Please render the part of the items that opens with the line containing "Provide the camera-distance ordering of" and runs to the end of the items as a Markdown table with columns Row and Line, one numbered row per line, skipping blank lines.

*INPUT DATA*.
——

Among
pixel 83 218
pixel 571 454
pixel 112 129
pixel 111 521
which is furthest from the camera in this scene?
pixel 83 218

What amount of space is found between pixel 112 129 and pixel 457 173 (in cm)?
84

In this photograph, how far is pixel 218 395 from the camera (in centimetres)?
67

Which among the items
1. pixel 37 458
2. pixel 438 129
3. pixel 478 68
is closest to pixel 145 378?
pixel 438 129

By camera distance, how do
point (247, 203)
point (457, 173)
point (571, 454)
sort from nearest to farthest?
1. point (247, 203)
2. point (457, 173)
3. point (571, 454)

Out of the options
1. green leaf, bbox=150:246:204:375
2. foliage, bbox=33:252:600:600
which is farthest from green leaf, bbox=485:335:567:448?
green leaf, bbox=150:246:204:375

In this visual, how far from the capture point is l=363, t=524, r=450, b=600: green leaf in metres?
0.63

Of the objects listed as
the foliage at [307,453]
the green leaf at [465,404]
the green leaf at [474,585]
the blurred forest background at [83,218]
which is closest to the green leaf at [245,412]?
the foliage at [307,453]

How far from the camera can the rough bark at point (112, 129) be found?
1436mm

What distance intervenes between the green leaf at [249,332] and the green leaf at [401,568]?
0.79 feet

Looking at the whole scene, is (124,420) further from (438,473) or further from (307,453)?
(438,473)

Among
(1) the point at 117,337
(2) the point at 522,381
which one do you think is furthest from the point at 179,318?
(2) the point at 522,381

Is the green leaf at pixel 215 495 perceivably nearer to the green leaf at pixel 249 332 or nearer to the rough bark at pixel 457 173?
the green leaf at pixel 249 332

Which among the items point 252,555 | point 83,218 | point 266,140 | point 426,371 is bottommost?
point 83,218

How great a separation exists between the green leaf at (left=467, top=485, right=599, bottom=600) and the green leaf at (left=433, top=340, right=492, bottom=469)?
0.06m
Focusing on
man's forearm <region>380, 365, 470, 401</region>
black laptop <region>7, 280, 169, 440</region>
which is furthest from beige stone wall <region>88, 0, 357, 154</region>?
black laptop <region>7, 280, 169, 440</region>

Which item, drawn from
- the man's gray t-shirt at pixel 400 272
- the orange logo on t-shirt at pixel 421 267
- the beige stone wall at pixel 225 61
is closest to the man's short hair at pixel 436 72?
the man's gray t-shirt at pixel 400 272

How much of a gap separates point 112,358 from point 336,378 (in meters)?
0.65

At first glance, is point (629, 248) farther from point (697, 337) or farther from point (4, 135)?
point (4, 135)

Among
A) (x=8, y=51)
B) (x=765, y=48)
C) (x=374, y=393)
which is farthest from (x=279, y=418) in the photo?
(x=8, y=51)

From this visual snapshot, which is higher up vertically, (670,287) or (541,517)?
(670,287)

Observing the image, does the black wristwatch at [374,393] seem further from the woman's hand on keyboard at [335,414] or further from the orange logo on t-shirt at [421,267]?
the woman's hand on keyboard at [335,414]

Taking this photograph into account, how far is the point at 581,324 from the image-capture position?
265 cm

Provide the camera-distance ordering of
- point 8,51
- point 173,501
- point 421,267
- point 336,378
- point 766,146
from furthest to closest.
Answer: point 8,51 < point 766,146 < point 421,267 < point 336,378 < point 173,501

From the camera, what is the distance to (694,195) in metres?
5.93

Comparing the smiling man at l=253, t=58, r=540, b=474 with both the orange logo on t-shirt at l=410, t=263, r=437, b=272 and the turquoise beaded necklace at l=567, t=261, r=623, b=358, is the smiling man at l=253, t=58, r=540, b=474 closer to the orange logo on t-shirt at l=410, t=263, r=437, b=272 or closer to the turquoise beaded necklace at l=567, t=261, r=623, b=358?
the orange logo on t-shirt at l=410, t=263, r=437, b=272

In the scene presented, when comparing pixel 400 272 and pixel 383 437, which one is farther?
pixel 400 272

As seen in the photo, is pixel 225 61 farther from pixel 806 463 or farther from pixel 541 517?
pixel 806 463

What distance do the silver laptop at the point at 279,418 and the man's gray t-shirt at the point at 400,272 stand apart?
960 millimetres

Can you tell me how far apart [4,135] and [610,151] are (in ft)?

——

*PROBLEM SOLUTION*.
| Row | Line |
|---|---|
| 1 | Provide the camera-distance ordering of |
| 2 | - point 8,51 |
| 3 | - point 173,501 |
| 4 | - point 421,267 |
| 5 | - point 336,378 |
| 6 | - point 766,146 |
| 7 | from furthest to closest. |
| 8 | Answer: point 8,51 < point 766,146 < point 421,267 < point 336,378 < point 173,501 |
| 9 | From the camera, what is the distance to (694,195) in metres? |
| 10 | 5.93 |
| 11 | Comparing the smiling man at l=253, t=58, r=540, b=474 with both the orange logo on t-shirt at l=410, t=263, r=437, b=272 and the turquoise beaded necklace at l=567, t=261, r=623, b=358, is the smiling man at l=253, t=58, r=540, b=474 closer to the orange logo on t-shirt at l=410, t=263, r=437, b=272 or closer to the turquoise beaded necklace at l=567, t=261, r=623, b=358? |
| 12 | the orange logo on t-shirt at l=410, t=263, r=437, b=272 |
| 13 | In the scene presented, when comparing pixel 400 272 and pixel 383 437, which one is farther? |
| 14 | pixel 400 272 |
| 15 | As seen in the photo, is pixel 225 61 farther from pixel 806 463 or farther from pixel 541 517? |
| 16 | pixel 806 463 |
| 17 | What distance do the silver laptop at the point at 279,418 and the man's gray t-shirt at the point at 400,272 stand apart? |
| 18 | 960 millimetres |
| 19 | Can you tell me how far apart [4,135] and [610,151] are (in ft)? |